── Texte à lire ──

Un beau personnage, romantique à souhait. Un libéral de haute volée triplé d'un officier valeureux (il a fait la guerre d'indépendance de l'Espagne du côté anglo-espagnol de 1808 à 1811) et d'un fidèle serviteur de la monarchie britannique, très bien placé dans la hiérarchie de cour d'où il pouvait donner à San Martín, là-bas, aux antipodes, les avis les plus pertinents. Actif lobbyiste de l'indépendance sud-américaine et de San Martín en Europe, jusqu'en Suisse où vous verrez qu'il y avait des yeux pour lire ses communications. Dans sa circonscription du Banffshire, où il est mort, tout près d'Aberdeen, on se souvient encore de lui comme du seigneur qui sut développer ce lopin de terre et en faire une région prospère de la lande écossaise.
Vous pouvez consulter sa fiche officielle (en anglais) sur le site Internet que l'Université de Londres a bâti sur l'histoire du Parlement britannique.
Voir également sa fiche sur le site The Peerage, consacré à la pairie du Royaume-Uni.

Guillermo Miller, Wingham, 12 décembre 1795 – Lima, 1861, Anglais naturalisé péruvien.
Une épée vaillante et une plume fluide, dans les deux langues. Car il écrit aussi en espagnol et fort bien. Il rejoint l'armée des Andes au Chili au début 1818, recruté aux Etats-Unis où ce capitaine anglais était venu offrir ses services à la liberté après la chute de Napoléon, comme tant et tant de combattants libéraux que le retournement politique de l'Europe écœurait.

───

▸ **Objectifs**
**1.** D'après le texte à lire, à quel moment Guillermo Miller rejoint-il l'armée des Andes au Chili ?
**2.** Mettez à jour les lignes de la liste allant de celle qui contient « Going from closest to furthest, how should » jusqu'à la fin de la liste, bornes comprises : remplacez « black shoe » par « black boot » et ne modifiez rien d'autre. Ne redonnez que ces lignes.

── Données à traiter ──

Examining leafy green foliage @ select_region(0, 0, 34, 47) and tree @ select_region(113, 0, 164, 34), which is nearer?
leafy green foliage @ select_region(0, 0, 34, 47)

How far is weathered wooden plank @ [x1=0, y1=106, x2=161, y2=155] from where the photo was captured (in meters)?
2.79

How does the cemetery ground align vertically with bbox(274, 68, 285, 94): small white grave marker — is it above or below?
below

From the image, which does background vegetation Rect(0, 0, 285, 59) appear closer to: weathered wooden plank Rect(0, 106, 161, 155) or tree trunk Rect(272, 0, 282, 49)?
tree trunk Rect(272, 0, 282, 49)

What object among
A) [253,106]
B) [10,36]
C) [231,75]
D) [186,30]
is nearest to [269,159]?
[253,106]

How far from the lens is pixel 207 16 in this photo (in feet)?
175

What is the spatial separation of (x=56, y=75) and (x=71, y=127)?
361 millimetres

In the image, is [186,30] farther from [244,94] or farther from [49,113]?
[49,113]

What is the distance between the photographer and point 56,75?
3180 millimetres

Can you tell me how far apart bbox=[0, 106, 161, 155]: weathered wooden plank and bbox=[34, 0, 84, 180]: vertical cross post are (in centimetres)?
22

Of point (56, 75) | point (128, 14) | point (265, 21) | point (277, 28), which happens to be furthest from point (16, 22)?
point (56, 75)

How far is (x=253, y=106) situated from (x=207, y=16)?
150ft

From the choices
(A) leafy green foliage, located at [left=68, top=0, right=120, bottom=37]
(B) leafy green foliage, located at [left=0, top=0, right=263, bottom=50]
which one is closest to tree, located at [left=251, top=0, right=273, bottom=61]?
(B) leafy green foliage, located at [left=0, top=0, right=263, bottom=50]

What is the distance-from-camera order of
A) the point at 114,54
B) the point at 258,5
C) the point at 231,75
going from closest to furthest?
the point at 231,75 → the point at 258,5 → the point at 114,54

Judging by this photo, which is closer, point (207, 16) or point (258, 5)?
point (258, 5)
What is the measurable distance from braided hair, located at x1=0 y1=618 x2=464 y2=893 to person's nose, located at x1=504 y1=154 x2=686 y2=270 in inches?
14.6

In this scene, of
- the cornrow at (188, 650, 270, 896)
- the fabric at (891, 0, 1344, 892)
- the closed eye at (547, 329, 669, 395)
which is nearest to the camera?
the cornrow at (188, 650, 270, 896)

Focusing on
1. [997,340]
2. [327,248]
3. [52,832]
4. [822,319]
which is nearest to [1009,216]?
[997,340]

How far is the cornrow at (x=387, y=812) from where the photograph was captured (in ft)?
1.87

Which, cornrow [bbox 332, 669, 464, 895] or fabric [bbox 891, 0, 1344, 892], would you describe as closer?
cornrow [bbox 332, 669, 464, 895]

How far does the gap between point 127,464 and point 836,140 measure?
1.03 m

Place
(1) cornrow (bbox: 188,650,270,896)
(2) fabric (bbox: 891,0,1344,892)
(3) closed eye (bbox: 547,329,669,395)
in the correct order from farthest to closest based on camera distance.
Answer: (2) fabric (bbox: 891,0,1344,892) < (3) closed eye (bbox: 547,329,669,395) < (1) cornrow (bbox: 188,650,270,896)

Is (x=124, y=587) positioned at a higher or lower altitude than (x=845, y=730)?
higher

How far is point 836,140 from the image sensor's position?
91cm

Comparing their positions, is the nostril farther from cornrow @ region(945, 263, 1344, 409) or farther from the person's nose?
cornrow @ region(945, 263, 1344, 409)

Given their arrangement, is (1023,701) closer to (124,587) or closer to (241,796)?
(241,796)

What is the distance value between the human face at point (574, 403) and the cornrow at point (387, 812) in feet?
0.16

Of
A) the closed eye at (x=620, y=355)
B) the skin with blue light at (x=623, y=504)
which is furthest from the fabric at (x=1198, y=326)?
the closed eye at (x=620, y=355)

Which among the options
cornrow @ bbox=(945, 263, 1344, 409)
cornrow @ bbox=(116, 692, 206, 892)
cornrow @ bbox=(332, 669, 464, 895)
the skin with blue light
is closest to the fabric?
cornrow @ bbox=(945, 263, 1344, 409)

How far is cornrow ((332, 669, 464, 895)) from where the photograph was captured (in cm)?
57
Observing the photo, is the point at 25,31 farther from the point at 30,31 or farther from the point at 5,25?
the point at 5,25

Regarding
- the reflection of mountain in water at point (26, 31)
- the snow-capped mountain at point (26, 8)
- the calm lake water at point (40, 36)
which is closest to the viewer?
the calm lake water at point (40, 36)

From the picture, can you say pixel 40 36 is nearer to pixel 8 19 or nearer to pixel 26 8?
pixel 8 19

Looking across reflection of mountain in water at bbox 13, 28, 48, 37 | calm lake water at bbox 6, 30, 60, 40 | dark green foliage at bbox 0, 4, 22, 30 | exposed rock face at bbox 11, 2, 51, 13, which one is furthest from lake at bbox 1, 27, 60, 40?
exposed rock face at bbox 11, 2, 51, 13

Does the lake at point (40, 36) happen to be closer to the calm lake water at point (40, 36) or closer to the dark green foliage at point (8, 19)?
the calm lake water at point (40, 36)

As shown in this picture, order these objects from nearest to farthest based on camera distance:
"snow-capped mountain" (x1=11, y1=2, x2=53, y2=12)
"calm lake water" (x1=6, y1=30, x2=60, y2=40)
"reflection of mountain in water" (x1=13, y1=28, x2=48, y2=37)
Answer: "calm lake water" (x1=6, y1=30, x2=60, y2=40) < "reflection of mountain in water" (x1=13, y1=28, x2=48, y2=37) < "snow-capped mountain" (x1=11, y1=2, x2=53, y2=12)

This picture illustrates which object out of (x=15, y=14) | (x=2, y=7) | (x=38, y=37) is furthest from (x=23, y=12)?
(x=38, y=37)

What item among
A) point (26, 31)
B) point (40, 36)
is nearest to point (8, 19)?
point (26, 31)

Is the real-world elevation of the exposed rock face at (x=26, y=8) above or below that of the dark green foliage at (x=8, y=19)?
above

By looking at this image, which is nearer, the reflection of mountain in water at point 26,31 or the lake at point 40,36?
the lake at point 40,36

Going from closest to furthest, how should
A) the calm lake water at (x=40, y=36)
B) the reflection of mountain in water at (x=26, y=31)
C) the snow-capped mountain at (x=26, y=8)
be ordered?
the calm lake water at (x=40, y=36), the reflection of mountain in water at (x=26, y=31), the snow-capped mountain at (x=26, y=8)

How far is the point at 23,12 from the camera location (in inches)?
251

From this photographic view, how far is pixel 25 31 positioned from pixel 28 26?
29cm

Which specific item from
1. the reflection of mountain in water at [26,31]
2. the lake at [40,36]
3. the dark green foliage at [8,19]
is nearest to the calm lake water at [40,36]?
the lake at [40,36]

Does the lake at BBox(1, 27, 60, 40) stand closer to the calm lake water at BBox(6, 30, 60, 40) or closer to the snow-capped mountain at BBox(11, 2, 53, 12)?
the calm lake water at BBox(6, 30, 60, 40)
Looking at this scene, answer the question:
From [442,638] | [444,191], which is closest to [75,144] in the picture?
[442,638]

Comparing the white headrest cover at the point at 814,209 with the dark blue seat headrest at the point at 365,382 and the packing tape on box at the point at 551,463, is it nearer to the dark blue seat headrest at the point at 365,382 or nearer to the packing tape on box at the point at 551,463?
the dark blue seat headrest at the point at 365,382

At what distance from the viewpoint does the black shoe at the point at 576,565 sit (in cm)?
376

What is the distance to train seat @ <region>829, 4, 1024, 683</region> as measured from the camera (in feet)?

───

▸ **Corrigé des exercices**
**1.** Au début de l'année 1818.

**2.**
Going from closest to furthest, how should
A) the calm lake water at (x=40, y=36)
B) the reflection of mountain in water at (x=26, y=31)
C) the snow-capped mountain at (x=26, y=8)
be ordered?
the calm lake water at (x=40, y=36), the reflection of mountain in water at (x=26, y=31), the snow-capped mountain at (x=26, y=8)

How far is the point at 23,12 from the camera location (in inches)?
251

From this photographic view, how far is pixel 25 31 positioned from pixel 28 26?
29cm

Which specific item from
1. the reflection of mountain in water at [26,31]
2. the lake at [40,36]
3. the dark green foliage at [8,19]
is nearest to the calm lake water at [40,36]?
the lake at [40,36]

Does the lake at BBox(1, 27, 60, 40) stand closer to the calm lake water at BBox(6, 30, 60, 40) or closer to the snow-capped mountain at BBox(11, 2, 53, 12)?
the calm lake water at BBox(6, 30, 60, 40)
Looking at this scene, answer the question:
From [442,638] | [444,191], which is closest to [75,144] in the picture?
[442,638]

Comparing the white headrest cover at the point at 814,209 with the dark blue seat headrest at the point at 365,382 and the packing tape on box at the point at 551,463, is it nearer to the dark blue seat headrest at the point at 365,382 or nearer to the packing tape on box at the point at 551,463?
the dark blue seat headrest at the point at 365,382

At what distance from the viewpoint does the black boot at the point at 576,565 sit (in cm)?
376

What is the distance to train seat @ <region>829, 4, 1024, 683</region> as measured from the camera (in feet)?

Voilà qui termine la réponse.